News

People who kill children will face mandatory life sentences under new Arthur’s Law

The law has been named after six-year-old Arthur Labinjo-Hughes, who was murdered by his stepmother last year

Published

on

@BorisJohnson / Twitter

The Prime Minister has backed a newly proposed law that will ensure child murderers will never leave prison.

Following the horrifying death of six-year-old Arthur Labinjo-Hughes, Boris Johnson has announced that his government will be amending the Police, Crime, Sentencing and Courts Bill to make ‘whole-life orders the starting point for such abhorrent crimes’. 

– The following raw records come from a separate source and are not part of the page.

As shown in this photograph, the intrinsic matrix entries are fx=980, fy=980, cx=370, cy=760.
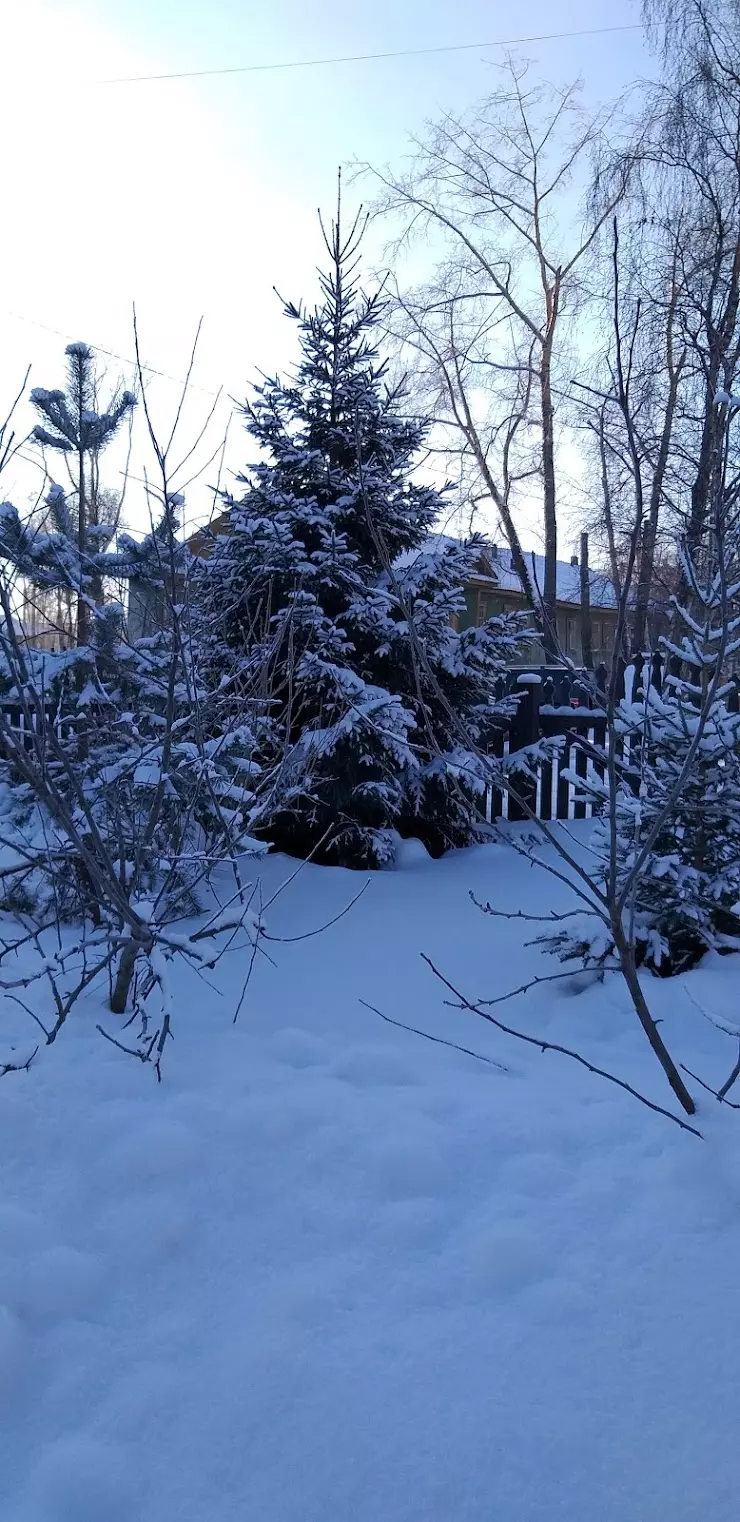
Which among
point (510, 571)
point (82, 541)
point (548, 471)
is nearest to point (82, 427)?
point (82, 541)

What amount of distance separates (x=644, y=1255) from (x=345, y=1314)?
0.58 metres

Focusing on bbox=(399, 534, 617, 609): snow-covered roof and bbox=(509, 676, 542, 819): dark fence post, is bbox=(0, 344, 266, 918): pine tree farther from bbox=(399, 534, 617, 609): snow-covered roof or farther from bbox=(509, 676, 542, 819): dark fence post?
bbox=(509, 676, 542, 819): dark fence post

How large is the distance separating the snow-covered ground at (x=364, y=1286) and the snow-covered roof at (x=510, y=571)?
128cm

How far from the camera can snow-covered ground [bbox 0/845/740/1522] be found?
1412 millimetres

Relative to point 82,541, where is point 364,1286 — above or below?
below

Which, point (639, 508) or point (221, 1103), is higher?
point (639, 508)

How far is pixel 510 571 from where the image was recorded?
663 inches

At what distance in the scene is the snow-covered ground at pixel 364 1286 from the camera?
141 centimetres

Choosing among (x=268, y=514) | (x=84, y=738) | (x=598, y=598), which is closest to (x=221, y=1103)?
(x=84, y=738)

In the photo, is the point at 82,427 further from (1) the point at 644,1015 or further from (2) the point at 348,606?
(1) the point at 644,1015

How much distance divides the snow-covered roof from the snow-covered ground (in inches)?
50.4

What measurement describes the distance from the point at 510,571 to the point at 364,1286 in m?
Result: 15.8

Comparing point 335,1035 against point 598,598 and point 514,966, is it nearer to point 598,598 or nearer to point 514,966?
point 514,966

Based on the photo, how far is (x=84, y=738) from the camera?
3.93 meters
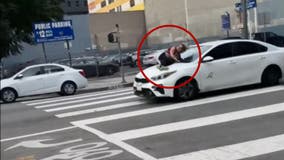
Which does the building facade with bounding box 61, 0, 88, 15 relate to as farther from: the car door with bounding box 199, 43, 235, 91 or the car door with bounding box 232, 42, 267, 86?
the car door with bounding box 199, 43, 235, 91

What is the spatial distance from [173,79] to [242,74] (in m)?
2.10

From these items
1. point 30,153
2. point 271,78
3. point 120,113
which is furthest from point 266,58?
point 30,153

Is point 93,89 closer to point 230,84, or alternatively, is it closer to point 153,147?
point 230,84

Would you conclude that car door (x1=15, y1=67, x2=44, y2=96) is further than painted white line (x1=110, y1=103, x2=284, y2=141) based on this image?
Yes

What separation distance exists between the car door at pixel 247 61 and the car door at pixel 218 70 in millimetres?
185

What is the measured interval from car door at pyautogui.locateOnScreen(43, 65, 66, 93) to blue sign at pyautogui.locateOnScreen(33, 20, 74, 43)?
20.5ft

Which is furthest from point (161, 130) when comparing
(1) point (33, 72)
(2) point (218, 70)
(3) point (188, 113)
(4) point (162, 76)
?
(1) point (33, 72)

Johnson said in a statement: “Anyone who plans then carries out the murder of a child should never be released from prison. So we’re toughening the law to make whole-life orders the starting point for such abhorrent crimes.

“The Attorney General is also urgently considering the facts of this case and the sentence handed down, but this is a Government that will always legislate for the toughest possible sentences for such repugnant crimes.”

Arthur’s stepmother Emma Tustin was jailed last week for at least twenty-nine years for his murder, while his father Thomas Hughes was sentenced to twenty-one years for manslaughter.

However, the attorney general announced over the weekend that the sentences are to be reviewed to ‘determine whether they were too low’. 

According to The Guardian, the AGO has twenty-eight days from the date of sentence to review a case, assess whether it falls under the Unduly Lenient Sentence (ULS) scheme and make a decision as to whether to refer a sentence to the court of appeal. 

West Midlands Police

Arthur died in Solihull, Midlands on June 16th 2020, as a result of a serious head injury inflicted by Tustin. His body was also covered in 130 bruises.

It was later discovered that the six-year-old had been starved, beaten and poisoned with salt in the weeks leading to his death.

Harrowing footage recently released by West Midlands Police show a weak and emancipated Arthur struggling to lift his duvet from the living room floor, where he had been forced to sleep. 

Social worker and member of the House of Lords Herbert Laming said the reduction in funding for social care in the last ten years meant abused and neglected children like Arthur were being missed by the authorities.